I had a problem with JBoss 7.0, and I think this filter solution also works with Tomcat:
public void doFilter(ServletRequest request, ServletResponse response, FilterChain chain) throws IOException, ServletException {
HttpServletRequest httpRequest = (HttpServletRequest) request;
HttpServletResponse httpResponse = (HttpServletResponse) response;
try {
httpRequest.setCharacterEncoding(MyAppConfig.getAppSetting("System.Character.Encoding"));
String appServer = MyAppConfig.getAppSetting("System.AppServer");
if(appServer.equalsIgnoreCase("JBOSS7")) {
Field requestField = httpRequest.getClass().getDeclaredField("request");
requestField.setAccessible(true);
Object requestValue = requestField.get(httpRequest);
Field coyoteRequestField = requestValue.getClass().getDeclaredField("coyoteRequest");
coyoteRequestField.setAccessible(true);
Object coyoteRequestValue = coyoteRequestField.get(requestValue);
Method getParameters = coyoteRequestValue.getClass().getMethod("getParameters");
Object parameters = getParameters.invoke(coyoteRequestValue);
Method setQueryStringEncoding = parameters.getClass().getMethod("setQueryStringEncoding", String.class);
setQueryStringEncoding.invoke(parameters, MyAppConfig.getAppSetting("System.Character.Encoding"));
Method setEncoding = parameters.getClass().getMethod("setEncoding", String.class);
setEncoding.invoke(parameters, MyAppConfig.getAppSetting("System.Character.Encoding"));
}
} catch (NoSuchMethodException nsme) {
System.err.println(nsme.getLocalizedMessage());
nsme.printStackTrace();
MyLogger.logException(nsme);
} catch (InvocationTargetException ite) {
System.err.println(ite.getLocalizedMessage());
ite.printStackTrace();
MyLogger.logException(ite);
} catch (IllegalAccessException iae) {
System.err.println(iae.getLocalizedMessage());
iae.printStackTrace();
MyLogger.logException(iae);
} catch(Exception e) {
TALogger.logException(e);
}
try {
httpResponse.setCharacterEncoding(MyAppConfig.getAppSetting("System.Character.Encoding"));
} catch(Exception e) {
MyLogger.logException(e);
}
}
I did quite a bit of searching on this issue so this might help others who are experiencing the same problem on tomcat.
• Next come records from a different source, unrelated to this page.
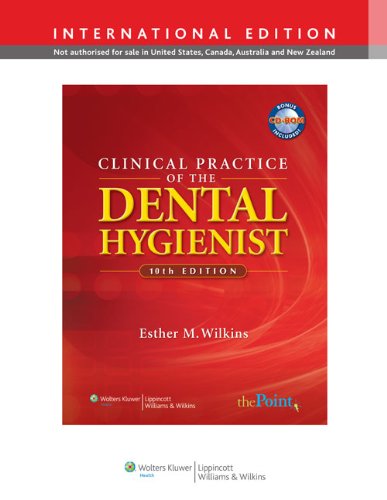 CLINICAL PRACTICE OF THE DENTAL HYGIENIST, INTERNATIONAL EDITION, 10E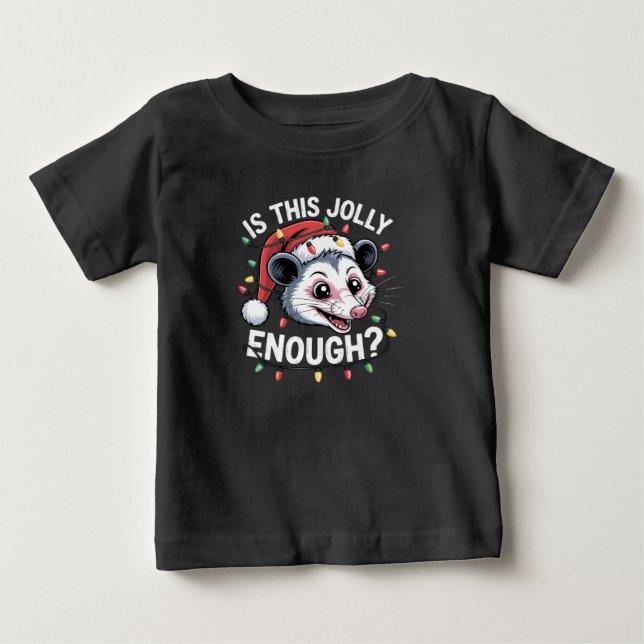 Camiseta De Bebé ¿Es esto lo suficientemente alegre? Zarigüeya de N (Anverso)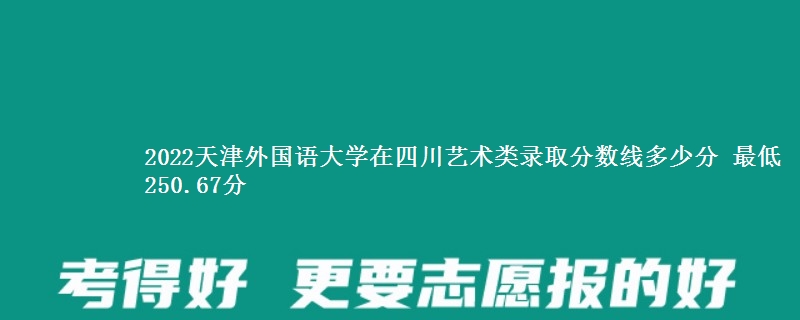 2022天津外国语大学在四川艺术类录取分数线多少分 最低250.67分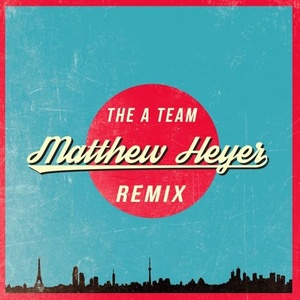 The A Team (Matthew Heyer Remix）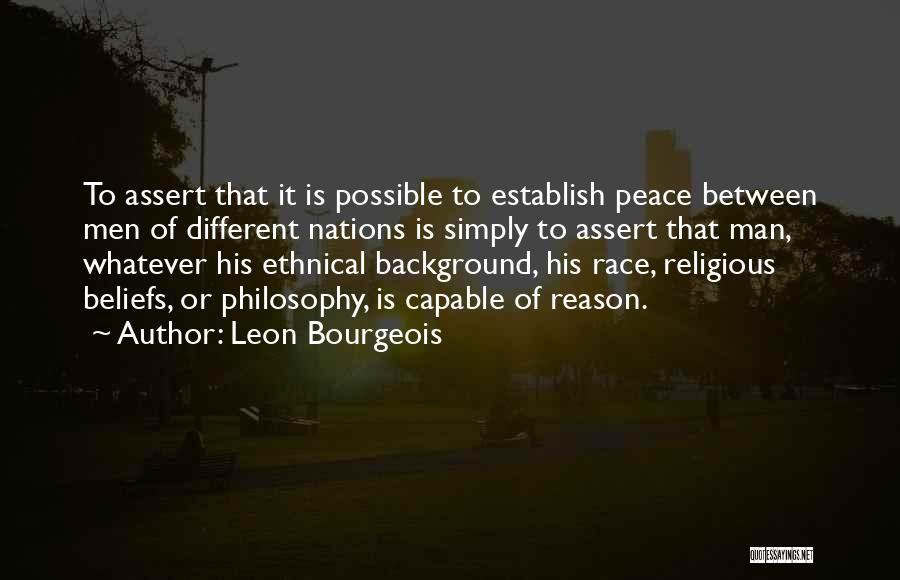 Different Beliefs Quotes By Leon Bourgeois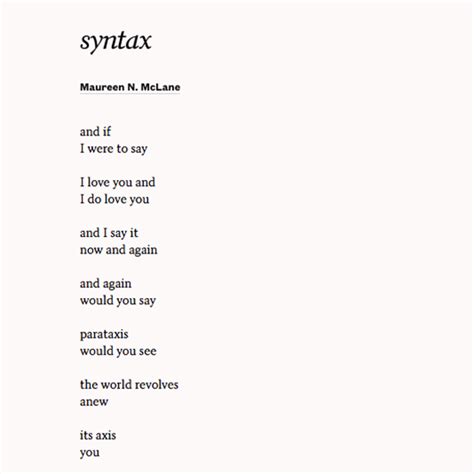 Use Maureen N Mclanes Poem Syntax To Show Your Loved One What They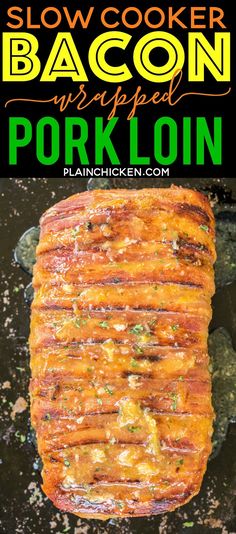 slow cooker bacon wrapped pork loin on a grill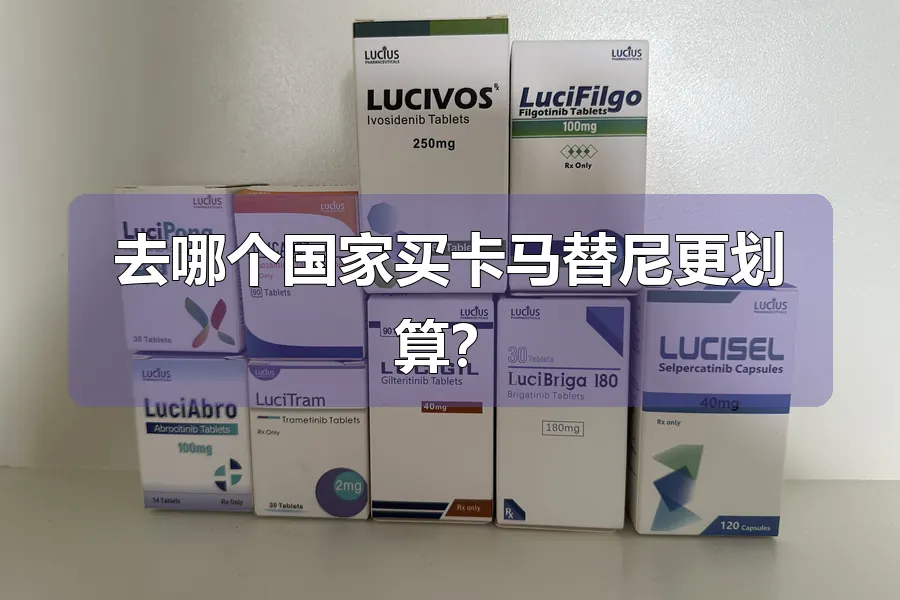 去哪个国家买卡马替尼更划算？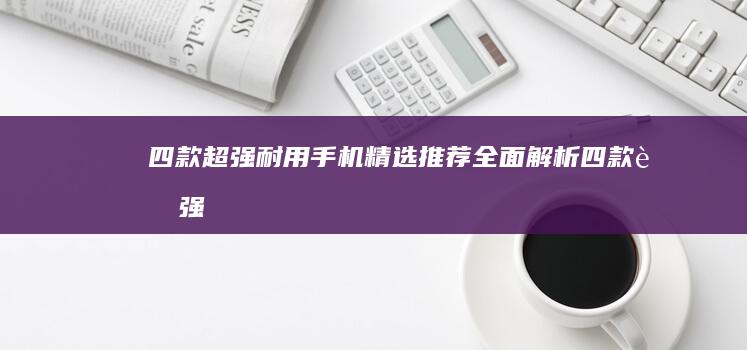 四款超强耐用手机精选推荐-全面解析-四款超强耐用手机精选推荐防水手机-2023年防水生活必备-2023年防水生活必备-全面解析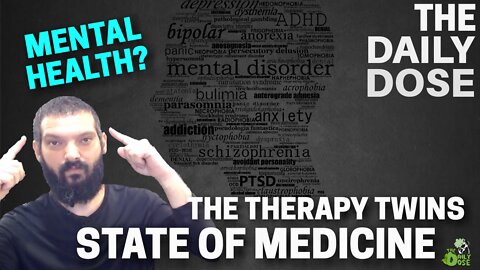 The State Of Mental Health Treatment With Specials Guests The Therapy Twins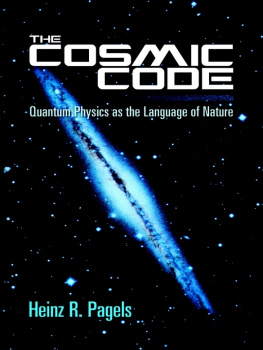 Heinz R. Pagels - The Cosmic Code: Quantum Physics as the Language of Nature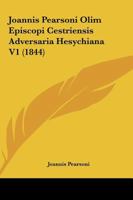 Joannis Pearsoni Olim Episcopi Cestriensis Adversaria Hesychiana V1 1165384884 Book Cover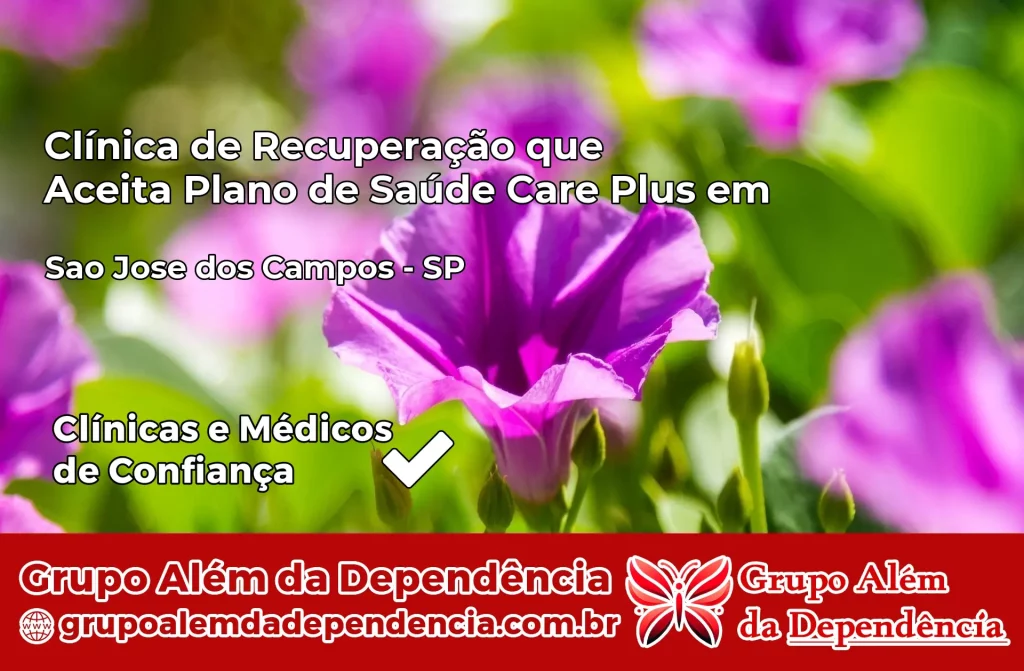 Clínica de Recuperação que Aceita Plano de Saúde Care Plus em São José dos Campos – SP 1 Clínica Care Plus em São José dos Campos – SP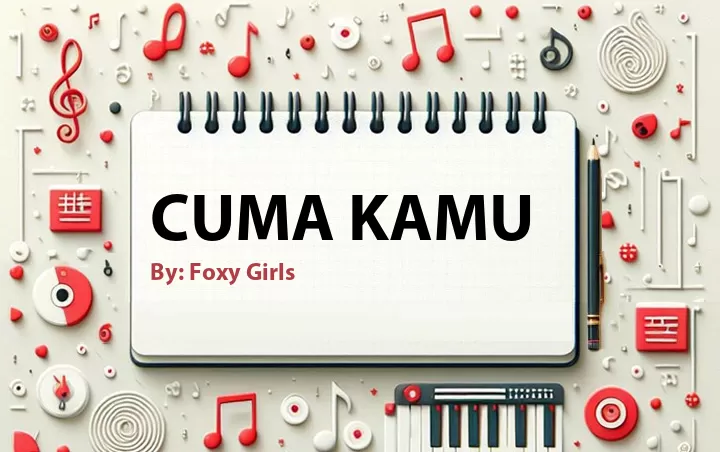 Lirik lagu: Cuma Kamu oleh Foxy Girls :: Cari Lirik Lagu di WowKeren.com ?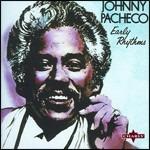 Early Rhythms - CD Audio di Johnny Pacheco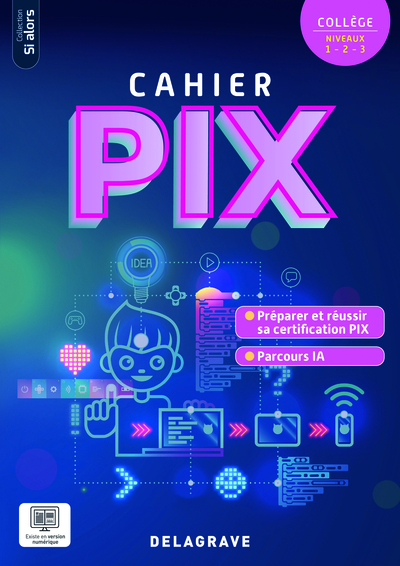 Picture of Si alors - Cahier d'activités Pix Collège (2026) - Cahier élève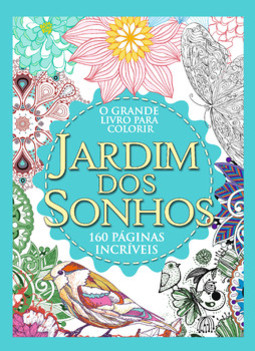 O grande livro de colorir - Jardim dos sonhos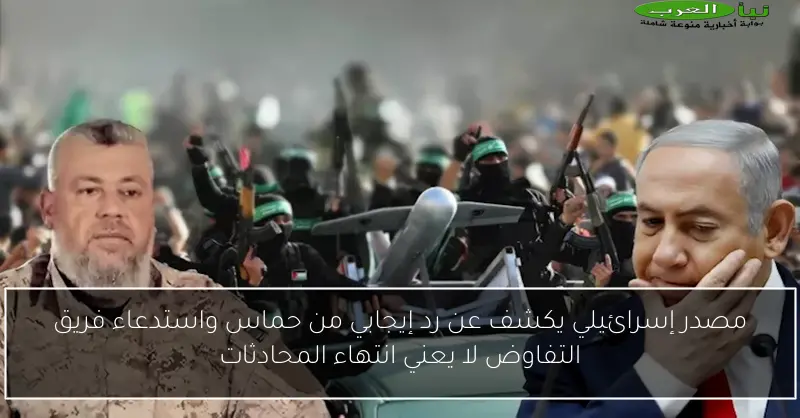 مصدر إسرائيلي يكشف عن رد إيجابي من حماس واستدعاء فريق التفاوض لا يعني انتهاء المحادثات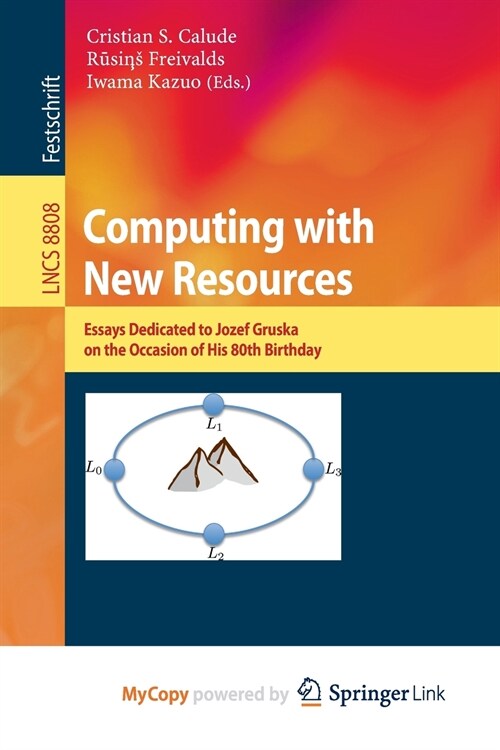 Computing with New Resources : Essays Dedicated to Jozef Gruska on the Occasion of His 80th Birthday (Paperback)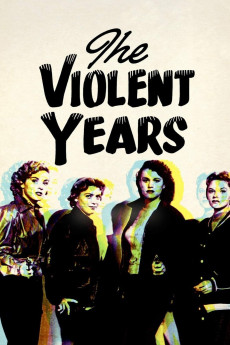 The Violent Years (1956) download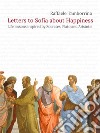 Letters to Sofia about HappinessLife lessons inspired by Socrates, Plato and Aristotle. E-book. Formato PDF ebook di Raffaele Tamborrino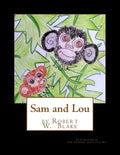 Sam and Lou: Illustrations by Teri Theberge aka/Little Bit - Paperback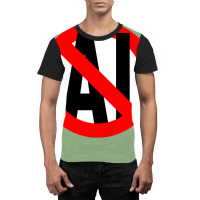 Not Ai Graphic T-shirt | Artistshot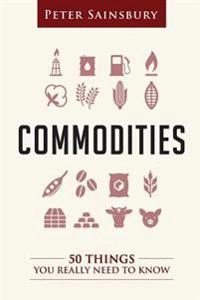 Commodities 50 Things You Need To Know; Peter Sainsbury; 2016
This is taken from http://wiki.apache.org/tomcat/FAQ/CharacterEncoding.
(How to use UTF-8 everywhere).
Set URIEncoding="UTF-8" on your <Connector> in server.xml. References: HTTP Connector, AJP Connector.
Use a character encoding filter with the default encoding set to UTF-8
Change all your JSPs to include charset name in their contentType.
For example, use <%#page contentType="text/html; charset=UTF-8" %> for the usual JSP pages and <jsp:directive.page contentType="text/html; charset=UTF-8" /> for the pages in XML syntax (aka JSP Documents).
Change all your servlets to set the content type for responses and to include charset name in the content type to be UTF-8.
Use response.setContentType("text/html; charset=UTF-8") or response.setCharacterEncoding("UTF-8").
Change any content-generation libraries you use (Velocity, Freemarker, etc.) to use UTF-8 and to specify UTF-8 in the content type of the responses that they generate.
Disable any valves or filters that may read request parameters before your character encoding filter or jsp page has a chance to set the encoding to UTF-8.